VENETO
L'UE prepara regole sugli affitti brevi: Venezia osserva
Bruxelles vuole aiutare le città a frenare Airbnb per affrontare il caro-case
Tommaso Veronese732 wordsEdition №106domenica 6 settembre 2026 — Edizione № 106
L'Unione Europea è pronta a stabilire regole che aiutino le città europee a frenare gli affitti a breve termine come Airbnb nel tentativo di affrontare l'aumento dei prezzi delle case, secondo i piani visti da AFP venerdì e ripresi da The Local Italy. La notizia arriva in un momento in cui il dibattito sul turismo di massa e sulla pressione abitativa tocca direttamente Venezia, una delle città più esposte d'Europa al fenomeno delle locazioni turistiche.
Il piano di Bruxelles, secondo quanto riferito dall'agenzia francese, fornirebbe agli enti locali nuovi strumenti normativi per limitare la diffusione degli affitti brevi, un dossier su cui diverse città italiane ed europee hanno già legiferato in ordine sparso.
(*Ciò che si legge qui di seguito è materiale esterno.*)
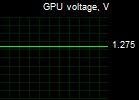 GTX 960 Bios-mod 1,268V (1,275V)-v5.jpg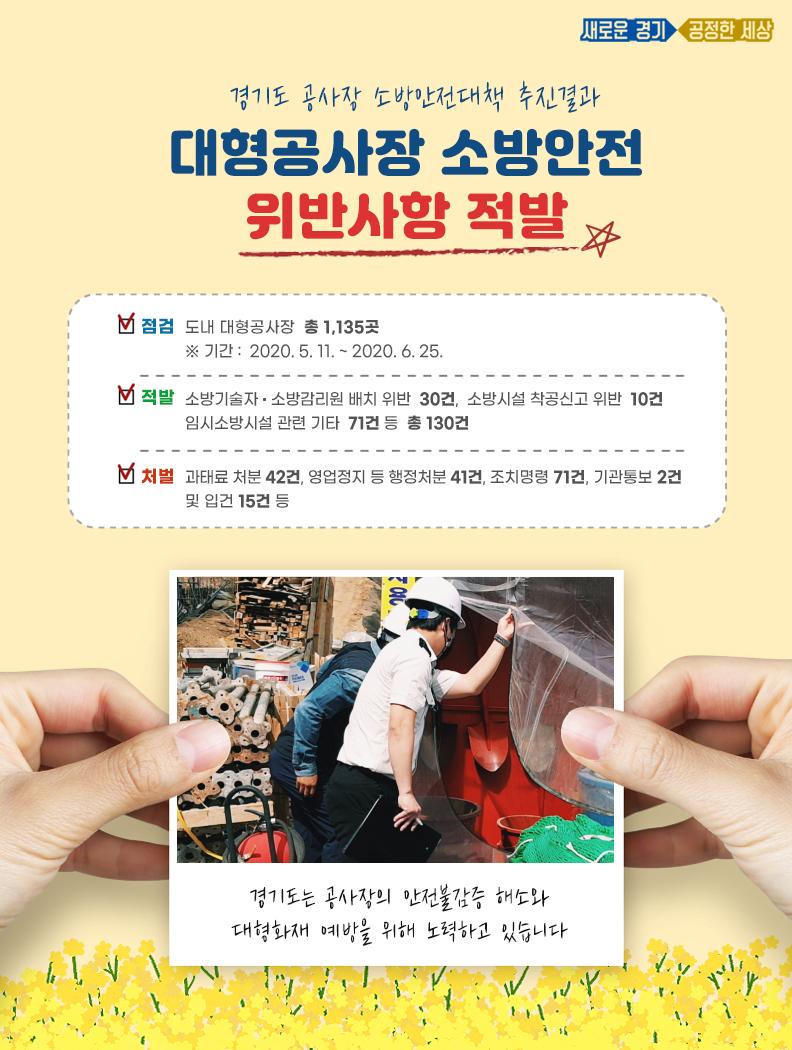 경기지역 대형공사장 10곳 중 1곳은 '안전불감증'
La Commissione europea sembra ora intenzionata ad armonizzare il quadro, rispondendo alle pressioni dei municipi che denunciano lo svuotamento dei centri storici.
Per Venezia, il tema ha una rilevanza particolare: il centro storico conta ormai più strutture ricettive che residenti stabili, e il costo degli alloggi è diventato proibitivo per molti veneziani. Le nuove regole europee potrebbero offrire alla città uno strumento in più per governare un fenomeno che la stampa internazionale segue con attenzione da anni.